Sunday, 10 March 2024

The Zone of Interest


Sometimes an idea is so good and so unequivocal that everything else will simply fall into place. Such was the idea that Jonathan Glazer extracted from Martin Amis's 2014 novel The Zone of Interest, a short but powerful book set in Auschwitz during the Second World War. The idea was to show the seemingly normal, orderly life of Rudolf Höss. To show the wife, tending the garden, and the children, running around the house, and to have the horrors of Auschwitz as merely the backdrop to picnics and petty laughter at the kitchen table. 




All great art gets off on a juxtaposition, and you will not find a stronger one than the juxtaposition at the heart of The Zone of Interest. It is as hypnotic as it is absolutely sickening. Across the street and over the wall, there is an unbearable cacophony of screams, shots and constant beatings (the kinds that, inevitably, ooze into the subconscious of Höss's children). Outside, there is unspeakable ash flying in the air. Inside, the wife of the camp's commandant (the quietly sinister Sandra Hüller) is considering the latest batch of clothes she got from Jewish women about to be led into the gas chamber. 

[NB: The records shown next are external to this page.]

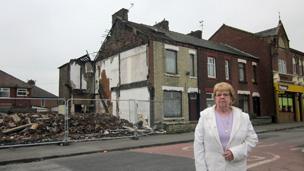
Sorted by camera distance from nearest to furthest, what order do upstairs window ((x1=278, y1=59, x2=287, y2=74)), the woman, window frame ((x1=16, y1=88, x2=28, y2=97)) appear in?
the woman → upstairs window ((x1=278, y1=59, x2=287, y2=74)) → window frame ((x1=16, y1=88, x2=28, y2=97))

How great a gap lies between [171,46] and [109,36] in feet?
24.0

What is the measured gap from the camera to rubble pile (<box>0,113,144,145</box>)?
17000mm

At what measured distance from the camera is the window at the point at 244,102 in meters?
32.0

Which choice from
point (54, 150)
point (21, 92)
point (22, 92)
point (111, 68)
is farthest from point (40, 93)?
point (54, 150)

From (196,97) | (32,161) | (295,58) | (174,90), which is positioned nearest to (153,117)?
(174,90)

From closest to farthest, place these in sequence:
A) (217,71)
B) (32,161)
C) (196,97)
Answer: (32,161), (196,97), (217,71)

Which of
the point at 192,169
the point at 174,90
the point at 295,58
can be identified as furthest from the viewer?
the point at 295,58

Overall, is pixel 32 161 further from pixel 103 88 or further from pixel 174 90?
pixel 103 88

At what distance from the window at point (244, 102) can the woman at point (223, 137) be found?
1134 inches

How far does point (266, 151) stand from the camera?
43.2 feet

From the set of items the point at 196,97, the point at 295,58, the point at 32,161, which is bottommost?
the point at 32,161

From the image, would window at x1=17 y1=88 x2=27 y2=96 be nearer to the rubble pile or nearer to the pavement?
the rubble pile

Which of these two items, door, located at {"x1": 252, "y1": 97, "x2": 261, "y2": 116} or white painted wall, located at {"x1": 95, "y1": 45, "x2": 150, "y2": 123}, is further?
door, located at {"x1": 252, "y1": 97, "x2": 261, "y2": 116}

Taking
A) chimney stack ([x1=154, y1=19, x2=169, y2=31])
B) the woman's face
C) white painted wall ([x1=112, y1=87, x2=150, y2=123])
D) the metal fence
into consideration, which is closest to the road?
the metal fence
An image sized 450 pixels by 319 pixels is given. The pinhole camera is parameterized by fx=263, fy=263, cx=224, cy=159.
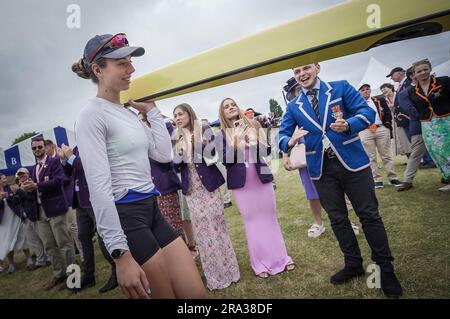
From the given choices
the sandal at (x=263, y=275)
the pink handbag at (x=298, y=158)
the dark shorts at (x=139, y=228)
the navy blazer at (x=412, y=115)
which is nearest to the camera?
the dark shorts at (x=139, y=228)

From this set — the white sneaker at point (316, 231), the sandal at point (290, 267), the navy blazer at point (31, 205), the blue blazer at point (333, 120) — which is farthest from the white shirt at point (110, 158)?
the navy blazer at point (31, 205)

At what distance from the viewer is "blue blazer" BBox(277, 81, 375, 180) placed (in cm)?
244

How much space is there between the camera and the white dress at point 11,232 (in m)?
→ 6.04

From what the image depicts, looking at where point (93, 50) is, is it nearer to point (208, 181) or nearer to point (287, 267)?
point (208, 181)

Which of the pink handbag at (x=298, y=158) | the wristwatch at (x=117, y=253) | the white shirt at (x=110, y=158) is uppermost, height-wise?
the white shirt at (x=110, y=158)

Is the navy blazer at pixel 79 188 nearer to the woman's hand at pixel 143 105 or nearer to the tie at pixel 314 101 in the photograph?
the woman's hand at pixel 143 105

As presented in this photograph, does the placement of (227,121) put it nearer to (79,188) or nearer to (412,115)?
(79,188)

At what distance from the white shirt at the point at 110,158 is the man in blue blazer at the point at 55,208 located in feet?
11.3

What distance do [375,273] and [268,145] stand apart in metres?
1.80

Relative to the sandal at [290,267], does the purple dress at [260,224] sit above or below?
above

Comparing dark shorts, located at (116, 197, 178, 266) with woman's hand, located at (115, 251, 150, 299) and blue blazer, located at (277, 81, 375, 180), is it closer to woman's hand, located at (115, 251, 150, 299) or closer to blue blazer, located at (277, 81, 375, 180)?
woman's hand, located at (115, 251, 150, 299)

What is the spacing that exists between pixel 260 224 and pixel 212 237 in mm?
635

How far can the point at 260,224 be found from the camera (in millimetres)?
3369

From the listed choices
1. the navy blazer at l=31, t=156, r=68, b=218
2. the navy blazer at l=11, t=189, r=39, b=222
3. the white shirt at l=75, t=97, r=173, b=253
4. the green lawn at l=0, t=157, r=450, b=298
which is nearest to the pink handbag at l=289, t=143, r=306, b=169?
the green lawn at l=0, t=157, r=450, b=298
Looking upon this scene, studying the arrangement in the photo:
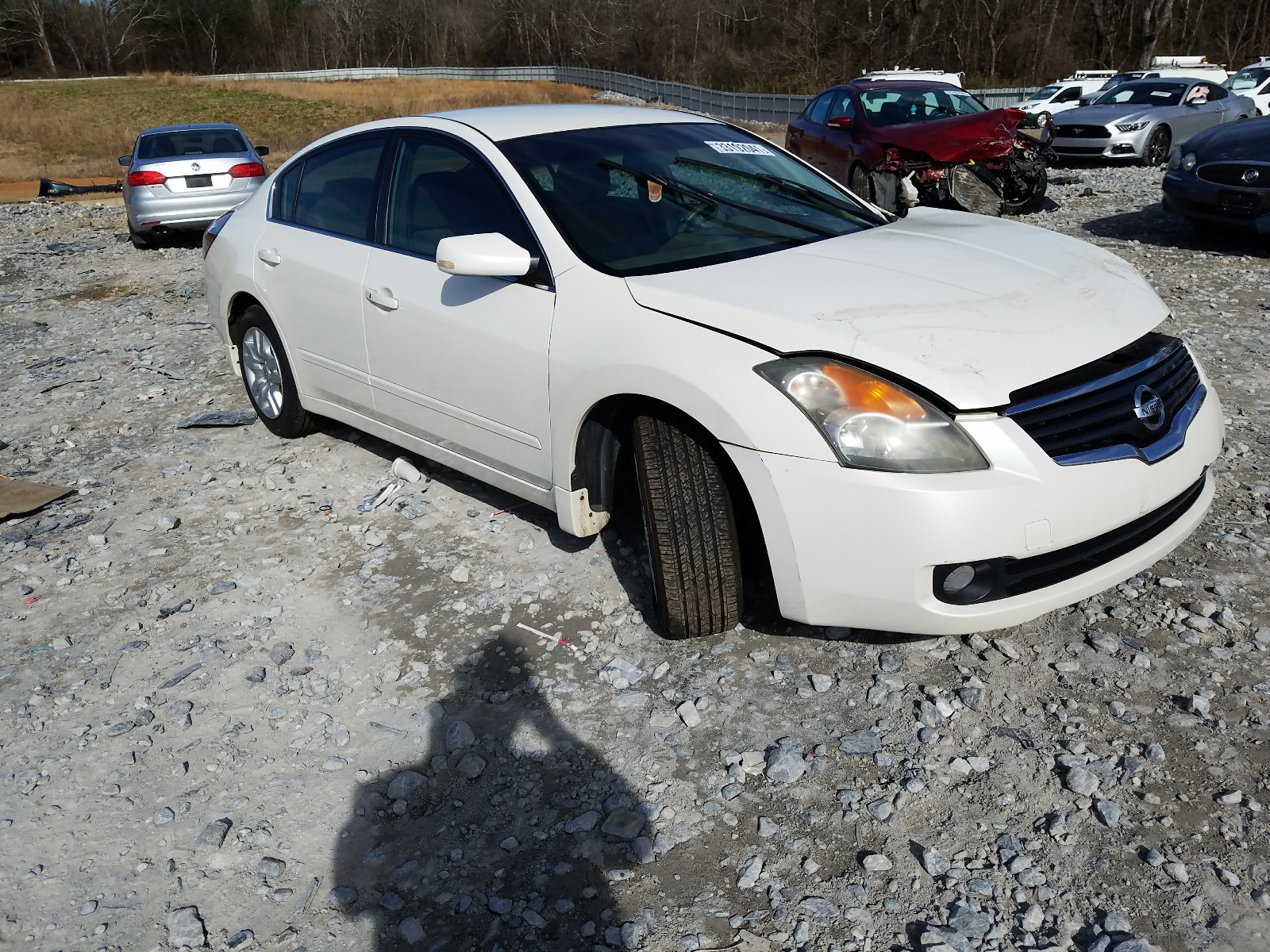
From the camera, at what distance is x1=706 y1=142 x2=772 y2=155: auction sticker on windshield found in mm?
4340

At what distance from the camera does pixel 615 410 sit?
3.43 metres

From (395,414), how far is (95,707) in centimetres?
164

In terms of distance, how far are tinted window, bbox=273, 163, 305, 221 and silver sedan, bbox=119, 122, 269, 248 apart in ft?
27.4

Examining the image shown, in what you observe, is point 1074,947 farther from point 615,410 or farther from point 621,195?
point 621,195

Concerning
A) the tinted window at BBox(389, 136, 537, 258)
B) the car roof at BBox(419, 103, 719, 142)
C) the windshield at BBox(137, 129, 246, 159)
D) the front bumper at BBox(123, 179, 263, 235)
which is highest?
the car roof at BBox(419, 103, 719, 142)


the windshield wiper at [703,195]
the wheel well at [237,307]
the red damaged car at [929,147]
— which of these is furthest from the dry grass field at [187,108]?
the windshield wiper at [703,195]

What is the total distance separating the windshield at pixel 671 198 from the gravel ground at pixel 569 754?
1.21 metres

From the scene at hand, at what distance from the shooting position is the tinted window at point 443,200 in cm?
385

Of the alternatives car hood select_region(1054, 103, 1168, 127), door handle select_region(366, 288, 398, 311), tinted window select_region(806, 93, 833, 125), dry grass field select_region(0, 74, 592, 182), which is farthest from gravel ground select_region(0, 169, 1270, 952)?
dry grass field select_region(0, 74, 592, 182)

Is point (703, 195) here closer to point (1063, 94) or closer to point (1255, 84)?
point (1255, 84)

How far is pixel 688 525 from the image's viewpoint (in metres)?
3.18

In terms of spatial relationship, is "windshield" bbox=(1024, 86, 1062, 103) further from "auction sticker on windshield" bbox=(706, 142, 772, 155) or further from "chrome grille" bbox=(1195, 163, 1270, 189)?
"auction sticker on windshield" bbox=(706, 142, 772, 155)

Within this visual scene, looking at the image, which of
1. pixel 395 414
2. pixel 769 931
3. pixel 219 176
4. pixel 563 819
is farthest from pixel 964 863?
pixel 219 176

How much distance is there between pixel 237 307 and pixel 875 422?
396cm
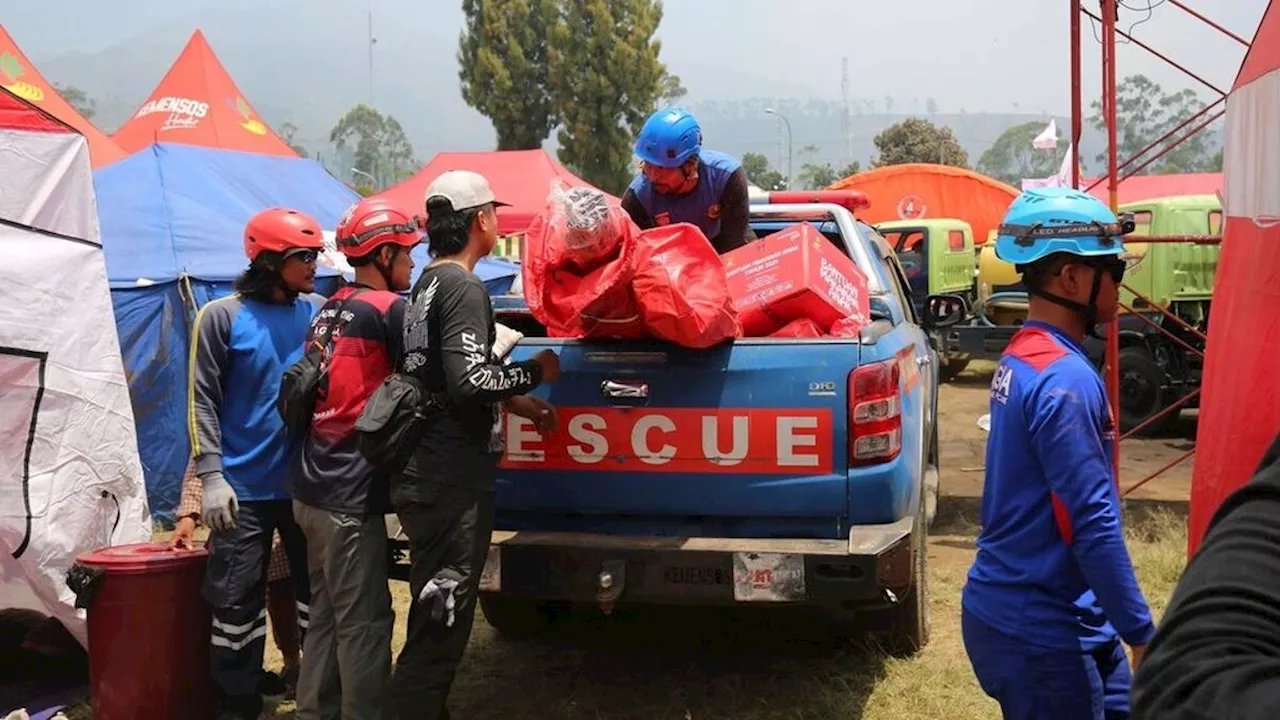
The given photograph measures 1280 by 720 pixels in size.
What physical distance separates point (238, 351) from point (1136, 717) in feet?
12.2

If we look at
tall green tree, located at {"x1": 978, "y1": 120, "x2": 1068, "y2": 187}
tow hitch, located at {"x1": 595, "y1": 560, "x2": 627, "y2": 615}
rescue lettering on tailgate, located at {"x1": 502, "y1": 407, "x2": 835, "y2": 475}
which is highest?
tall green tree, located at {"x1": 978, "y1": 120, "x2": 1068, "y2": 187}

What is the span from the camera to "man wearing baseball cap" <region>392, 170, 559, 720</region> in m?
3.42

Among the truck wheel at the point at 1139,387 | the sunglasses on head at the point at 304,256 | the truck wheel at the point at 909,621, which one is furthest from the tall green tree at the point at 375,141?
the truck wheel at the point at 909,621

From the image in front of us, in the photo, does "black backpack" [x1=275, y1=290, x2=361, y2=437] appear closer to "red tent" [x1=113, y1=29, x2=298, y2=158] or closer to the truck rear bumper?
the truck rear bumper

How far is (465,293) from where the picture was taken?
11.3 feet

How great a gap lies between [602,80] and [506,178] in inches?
771

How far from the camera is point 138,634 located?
404cm

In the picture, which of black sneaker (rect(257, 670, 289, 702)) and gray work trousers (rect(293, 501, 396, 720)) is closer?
gray work trousers (rect(293, 501, 396, 720))

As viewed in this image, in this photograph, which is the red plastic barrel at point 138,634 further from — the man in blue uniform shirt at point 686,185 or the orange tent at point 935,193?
the orange tent at point 935,193

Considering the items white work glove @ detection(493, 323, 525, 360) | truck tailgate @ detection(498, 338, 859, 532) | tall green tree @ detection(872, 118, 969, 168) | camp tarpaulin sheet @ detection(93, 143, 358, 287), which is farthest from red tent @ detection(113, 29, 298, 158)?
tall green tree @ detection(872, 118, 969, 168)

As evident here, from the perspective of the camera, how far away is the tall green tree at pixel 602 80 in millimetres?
35812

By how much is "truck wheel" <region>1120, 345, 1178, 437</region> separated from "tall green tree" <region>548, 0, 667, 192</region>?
26261 millimetres

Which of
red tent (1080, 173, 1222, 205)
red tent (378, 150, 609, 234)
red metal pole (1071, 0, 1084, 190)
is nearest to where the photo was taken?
red metal pole (1071, 0, 1084, 190)

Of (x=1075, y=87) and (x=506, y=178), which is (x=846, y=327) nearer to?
(x=1075, y=87)
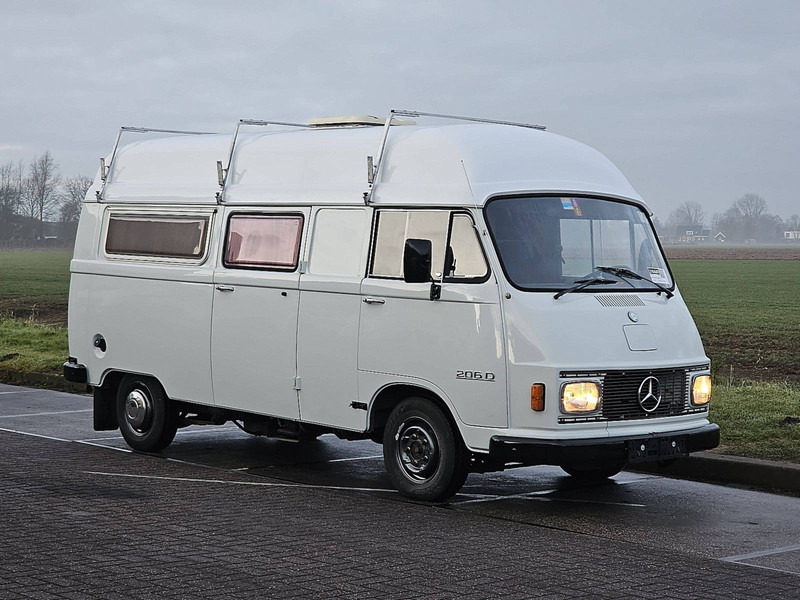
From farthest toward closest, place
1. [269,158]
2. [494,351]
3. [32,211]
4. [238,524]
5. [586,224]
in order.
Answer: [32,211] < [269,158] < [586,224] < [494,351] < [238,524]

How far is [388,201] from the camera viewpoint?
986 cm

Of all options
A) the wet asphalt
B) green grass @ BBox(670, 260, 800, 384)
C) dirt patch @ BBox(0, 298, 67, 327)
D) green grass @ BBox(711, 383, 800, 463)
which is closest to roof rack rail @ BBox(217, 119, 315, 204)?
the wet asphalt

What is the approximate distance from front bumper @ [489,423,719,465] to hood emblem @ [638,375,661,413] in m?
0.21

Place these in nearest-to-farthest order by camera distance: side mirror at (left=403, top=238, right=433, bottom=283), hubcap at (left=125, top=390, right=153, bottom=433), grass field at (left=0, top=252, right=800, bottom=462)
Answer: side mirror at (left=403, top=238, right=433, bottom=283), hubcap at (left=125, top=390, right=153, bottom=433), grass field at (left=0, top=252, right=800, bottom=462)

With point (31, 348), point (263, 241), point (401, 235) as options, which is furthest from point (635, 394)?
point (31, 348)

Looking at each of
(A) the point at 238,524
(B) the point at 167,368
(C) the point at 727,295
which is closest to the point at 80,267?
(B) the point at 167,368

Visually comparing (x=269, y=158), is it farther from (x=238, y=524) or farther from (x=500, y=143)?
(x=238, y=524)

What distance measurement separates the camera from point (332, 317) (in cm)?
1017

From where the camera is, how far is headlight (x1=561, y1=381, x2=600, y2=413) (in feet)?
28.9

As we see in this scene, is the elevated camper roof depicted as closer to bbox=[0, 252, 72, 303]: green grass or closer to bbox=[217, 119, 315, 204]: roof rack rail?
bbox=[217, 119, 315, 204]: roof rack rail

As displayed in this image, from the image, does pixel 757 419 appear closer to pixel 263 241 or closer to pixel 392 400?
pixel 392 400

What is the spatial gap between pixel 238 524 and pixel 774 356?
1658 cm

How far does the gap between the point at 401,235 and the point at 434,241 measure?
1.18 feet

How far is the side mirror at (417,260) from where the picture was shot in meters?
9.17
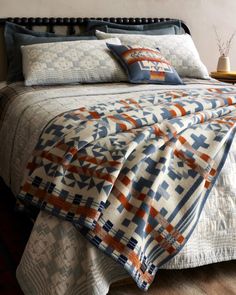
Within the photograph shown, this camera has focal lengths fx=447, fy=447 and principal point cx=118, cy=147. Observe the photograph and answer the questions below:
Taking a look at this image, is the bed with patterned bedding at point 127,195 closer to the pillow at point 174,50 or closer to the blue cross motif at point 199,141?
the blue cross motif at point 199,141

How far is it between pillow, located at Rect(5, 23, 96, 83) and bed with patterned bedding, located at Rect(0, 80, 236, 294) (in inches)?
48.1

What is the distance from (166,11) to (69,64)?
1.44 meters

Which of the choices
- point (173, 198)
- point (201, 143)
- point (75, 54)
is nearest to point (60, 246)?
point (173, 198)

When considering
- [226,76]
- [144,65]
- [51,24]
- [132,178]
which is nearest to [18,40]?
[51,24]

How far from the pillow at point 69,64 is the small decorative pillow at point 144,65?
0.24ft

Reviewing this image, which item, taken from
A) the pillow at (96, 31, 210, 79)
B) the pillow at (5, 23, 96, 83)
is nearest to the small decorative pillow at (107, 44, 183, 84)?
the pillow at (96, 31, 210, 79)

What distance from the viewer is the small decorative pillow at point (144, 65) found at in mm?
2809

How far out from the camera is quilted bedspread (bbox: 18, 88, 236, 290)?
148 centimetres

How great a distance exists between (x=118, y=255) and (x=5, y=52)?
2258 millimetres

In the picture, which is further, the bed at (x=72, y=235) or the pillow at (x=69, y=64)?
the pillow at (x=69, y=64)

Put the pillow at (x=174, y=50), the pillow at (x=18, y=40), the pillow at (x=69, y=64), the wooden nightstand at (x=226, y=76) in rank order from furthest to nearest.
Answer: the wooden nightstand at (x=226, y=76), the pillow at (x=174, y=50), the pillow at (x=18, y=40), the pillow at (x=69, y=64)

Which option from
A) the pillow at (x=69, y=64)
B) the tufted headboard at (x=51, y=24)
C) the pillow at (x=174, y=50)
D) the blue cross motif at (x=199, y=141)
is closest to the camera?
the blue cross motif at (x=199, y=141)

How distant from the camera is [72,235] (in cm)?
148

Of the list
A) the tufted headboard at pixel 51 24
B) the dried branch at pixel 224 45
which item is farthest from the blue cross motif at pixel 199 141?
the dried branch at pixel 224 45
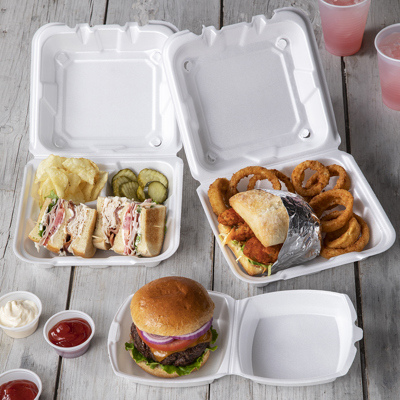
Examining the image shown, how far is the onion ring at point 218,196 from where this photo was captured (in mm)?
2199

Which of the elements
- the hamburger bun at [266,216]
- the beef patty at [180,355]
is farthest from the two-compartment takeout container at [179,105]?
the beef patty at [180,355]

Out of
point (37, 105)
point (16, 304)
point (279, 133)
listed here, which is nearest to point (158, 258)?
point (16, 304)

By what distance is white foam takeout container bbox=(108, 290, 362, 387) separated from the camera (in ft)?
6.12

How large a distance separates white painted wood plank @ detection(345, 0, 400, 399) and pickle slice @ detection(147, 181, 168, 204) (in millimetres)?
976

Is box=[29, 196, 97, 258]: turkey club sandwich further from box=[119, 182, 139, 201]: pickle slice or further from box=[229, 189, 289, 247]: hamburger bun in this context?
box=[229, 189, 289, 247]: hamburger bun

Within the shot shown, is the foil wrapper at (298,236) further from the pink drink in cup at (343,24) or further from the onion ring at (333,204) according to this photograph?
the pink drink in cup at (343,24)

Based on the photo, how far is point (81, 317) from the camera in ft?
6.63

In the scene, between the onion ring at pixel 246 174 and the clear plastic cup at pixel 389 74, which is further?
the clear plastic cup at pixel 389 74

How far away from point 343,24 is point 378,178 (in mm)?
856

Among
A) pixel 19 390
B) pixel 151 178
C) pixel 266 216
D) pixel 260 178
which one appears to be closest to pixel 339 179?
pixel 260 178

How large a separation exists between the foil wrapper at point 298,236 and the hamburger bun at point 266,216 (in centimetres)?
3

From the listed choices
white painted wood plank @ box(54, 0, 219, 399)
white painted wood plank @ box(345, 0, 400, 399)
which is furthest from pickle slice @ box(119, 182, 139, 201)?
white painted wood plank @ box(345, 0, 400, 399)

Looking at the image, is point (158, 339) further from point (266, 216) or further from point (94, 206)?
point (94, 206)

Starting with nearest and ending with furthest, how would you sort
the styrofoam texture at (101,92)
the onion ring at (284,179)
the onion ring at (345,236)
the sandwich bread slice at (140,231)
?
the onion ring at (345,236)
the sandwich bread slice at (140,231)
the onion ring at (284,179)
the styrofoam texture at (101,92)
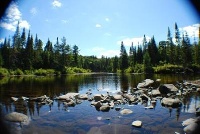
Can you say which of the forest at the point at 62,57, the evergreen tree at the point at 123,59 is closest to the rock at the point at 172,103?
the forest at the point at 62,57

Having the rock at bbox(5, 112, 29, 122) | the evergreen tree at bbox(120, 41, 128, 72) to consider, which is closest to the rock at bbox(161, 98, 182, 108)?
the rock at bbox(5, 112, 29, 122)

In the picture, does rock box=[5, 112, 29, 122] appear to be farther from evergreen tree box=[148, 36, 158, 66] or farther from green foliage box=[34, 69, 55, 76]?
evergreen tree box=[148, 36, 158, 66]

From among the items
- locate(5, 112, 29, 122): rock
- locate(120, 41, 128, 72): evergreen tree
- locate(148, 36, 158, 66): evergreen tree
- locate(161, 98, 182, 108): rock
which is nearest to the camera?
locate(5, 112, 29, 122): rock

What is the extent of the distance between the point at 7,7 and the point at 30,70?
5227cm

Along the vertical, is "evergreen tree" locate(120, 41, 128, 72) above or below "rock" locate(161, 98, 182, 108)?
above

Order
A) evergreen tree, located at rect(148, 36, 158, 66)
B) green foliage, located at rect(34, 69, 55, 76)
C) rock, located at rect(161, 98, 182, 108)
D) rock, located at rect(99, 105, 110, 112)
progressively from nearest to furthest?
rock, located at rect(99, 105, 110, 112), rock, located at rect(161, 98, 182, 108), green foliage, located at rect(34, 69, 55, 76), evergreen tree, located at rect(148, 36, 158, 66)

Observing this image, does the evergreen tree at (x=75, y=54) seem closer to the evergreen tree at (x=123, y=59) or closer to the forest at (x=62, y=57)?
the forest at (x=62, y=57)

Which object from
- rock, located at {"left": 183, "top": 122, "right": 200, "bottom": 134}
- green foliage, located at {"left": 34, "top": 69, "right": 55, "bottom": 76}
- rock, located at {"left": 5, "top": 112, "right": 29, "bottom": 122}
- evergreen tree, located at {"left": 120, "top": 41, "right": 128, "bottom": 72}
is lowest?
rock, located at {"left": 183, "top": 122, "right": 200, "bottom": 134}

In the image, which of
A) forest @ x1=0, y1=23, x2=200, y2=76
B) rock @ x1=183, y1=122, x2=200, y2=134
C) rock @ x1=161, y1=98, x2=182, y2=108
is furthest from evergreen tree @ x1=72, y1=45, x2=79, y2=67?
rock @ x1=183, y1=122, x2=200, y2=134

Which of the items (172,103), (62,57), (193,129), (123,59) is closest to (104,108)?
(172,103)

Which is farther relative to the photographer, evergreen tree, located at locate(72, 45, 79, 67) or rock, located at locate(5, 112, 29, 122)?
evergreen tree, located at locate(72, 45, 79, 67)

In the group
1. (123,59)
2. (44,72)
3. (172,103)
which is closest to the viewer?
(172,103)

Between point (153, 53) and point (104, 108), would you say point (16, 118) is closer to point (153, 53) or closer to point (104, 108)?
point (104, 108)

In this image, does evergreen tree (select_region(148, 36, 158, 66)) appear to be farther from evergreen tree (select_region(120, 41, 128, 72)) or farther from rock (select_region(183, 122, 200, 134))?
rock (select_region(183, 122, 200, 134))
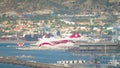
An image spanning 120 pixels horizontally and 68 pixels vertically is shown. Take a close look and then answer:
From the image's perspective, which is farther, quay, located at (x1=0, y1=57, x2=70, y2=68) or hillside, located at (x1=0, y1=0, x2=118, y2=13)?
hillside, located at (x1=0, y1=0, x2=118, y2=13)

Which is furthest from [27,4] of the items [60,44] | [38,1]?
[60,44]

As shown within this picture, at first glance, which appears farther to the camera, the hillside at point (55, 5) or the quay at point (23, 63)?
the hillside at point (55, 5)

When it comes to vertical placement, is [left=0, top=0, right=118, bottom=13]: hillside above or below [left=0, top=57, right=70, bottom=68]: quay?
above

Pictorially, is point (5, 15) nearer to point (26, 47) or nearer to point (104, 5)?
point (104, 5)

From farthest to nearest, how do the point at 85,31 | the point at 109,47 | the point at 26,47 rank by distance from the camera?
the point at 85,31 → the point at 26,47 → the point at 109,47

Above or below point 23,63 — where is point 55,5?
above

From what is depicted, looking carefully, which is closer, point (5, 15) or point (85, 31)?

The film is a succession of simple words and insignificant actions but the underlying tension never leaves the screen. How could it?.. In fact, the only breaks from the gruesome routine come by way of a village girl who is seen in dream-like sequences leaving food for Auschwitz prisoners. These scenes bring some otherworldly humanity into this hell on earth, and in his interviews Jonathan Glazer tells a beautiful story about how he actually met this girl while shooting The Zone of Interest in Poland. Now well into her nineties, she really was doing that every night while living near the camp at the time and being a member of Polish Resistance. 

The Zone of Interest is clinical at showing the evil of the mundane. Hannah Arendt famously spoke about how there was nothing special about Adolf Eichmann and others like him. They were insignificant, one-dimensional people who were doing their small jobs. Rudolf Höss, too, was doing his job, and was only occasionally distracted by his wife's garden, sex with Jews, his great love for dogs and the efficiency of crematoriums. However, you will always be aware of the powerful impact of every small detail in this film. With that unnerving sound design, with those beautiful flowers of Auschwitz, the film has the kind of understated quality that overwhelms your whole being.